# Law requiring city contractors to disclose slavery links is passed.



## Mr. P (Sep 16, 2006)

Only in California, what a surprise!



> Joshua Sabatini, The Examiner
> Nov 1, 2006 5:00 AM
> 
> SAN FRANCISCO - Banks, clothing manufacturers and insurance companies will have to disclose any past connections to the slave trade if they want to do business with the city of San Francisco.
> ...


http://www.examiner.com/a-373100~La...tors_to_disclose_slavery_links_is_passed.html


----------



## Shipwreck (Jan 26, 2006)

:watching: :watching:


----------



## Blastard (Aug 10, 2006)

Where does it end? Indentured servitude...

:smt011


----------



## scooter (May 9, 2006)

Blastard said:


> Where does it end? Indentured servitude...
> 
> :smt011


We are ALL indentured servants ,we work 3 months of every year for the Govt.( a vast majority of us who benefit NOTHING by this.)


----------



## john doe. (Aug 26, 2006)

Leave it to SF to screw things up even more in California.


----------



## Thor (May 11, 2006)

I wonder if they will require the Muslims to disclose all of the white slaves they captured and relocated during their savages of Great Britain and Europe?? Oh yeah, that wasn't the US :roll:


----------



## Mr. P (Sep 16, 2006)

Thor said:


> I wonder if they will require the Muslims to disclose all of the white slaves they captured and relocated during their savages of Great Britain and Europe?? Oh yeah, that wasn't the US :roll:


You got it! Not only was it not the US, it was us nasty white males that everyone is blaming everything wrong in the world on.


----------



## tony pasley (May 6, 2006)

I have checked and rechecked my life and I can say under oath I have never owned or been involved with the slave trade. ( They would not take my first wife). Tony Pasley


----------



## Uno99 (Oct 3, 2006)

WOW Hey remember "reperations"


----------



## Mr.
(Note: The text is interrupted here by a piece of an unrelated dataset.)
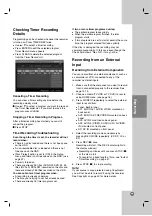 Preview for 39 page of LG RH178H Owner'S Manual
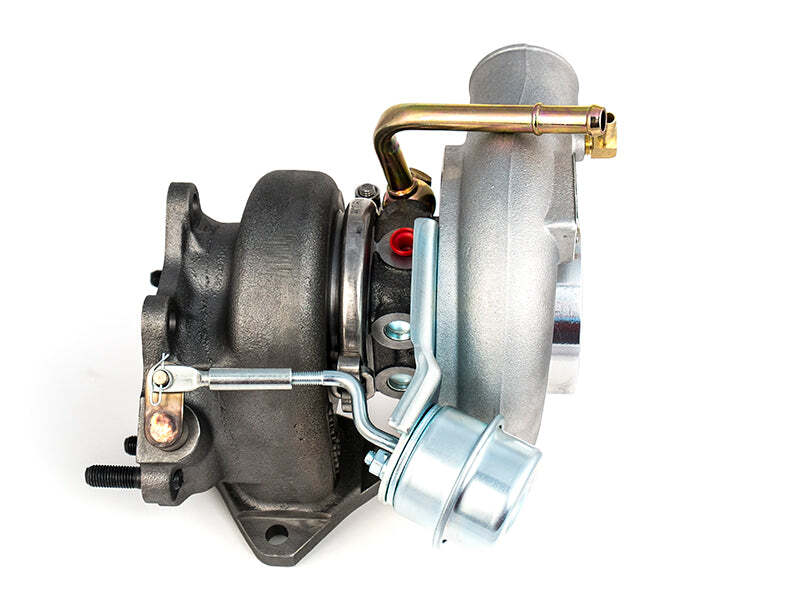 Forced Performance Red Turbo 84mm Black Housing 18PSI TiAL MVI WG with Oil Line for Subaru STI - view 2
P (Sep 16, 2006)

Uno99 said:


> WOW Hey remember "reperations"


Remember it? It's still going on.



> Article Last Updated:11/03/2006 02:58:59 AM PST
> 
> OAKLAND - Political and social activists, historians and educators from the United States and around the world are gathering in the Bay Area this weekend to discuss reparations for slavery of African people and colonialism in Africa.
> "The wealth of the West is built on slavery of African people," said Penny Hess, chairwoman of the African People Solidarity Committee. "White people need to recognize it and support (reparations)."


http://www.insidebayarea.com/oaklandtribune/ci_4596668


----------



## Thor (May 11, 2006)

I'd like to know........ just how many black people have been truly adversely affected by their ancestors being slaves in this day and age?? IMO, I can see that some still alive have been affected by racism in the last century, but not the slavery thing. If anything, they ought to be thankful that they escaped the genocide and starvation that's been inherent in Africa for centuries. What about the rival tribes that captured their ancestors and sold them into slavery?? They were black, after all. Will they seek reparations from Africa?? What about the Muslims (& Blacks) that went to Europe and captured white slaves?? Oh yeah, they conveniently omit THAT part of history. Fact is, EVERY race has been a slave sometime over history.


----------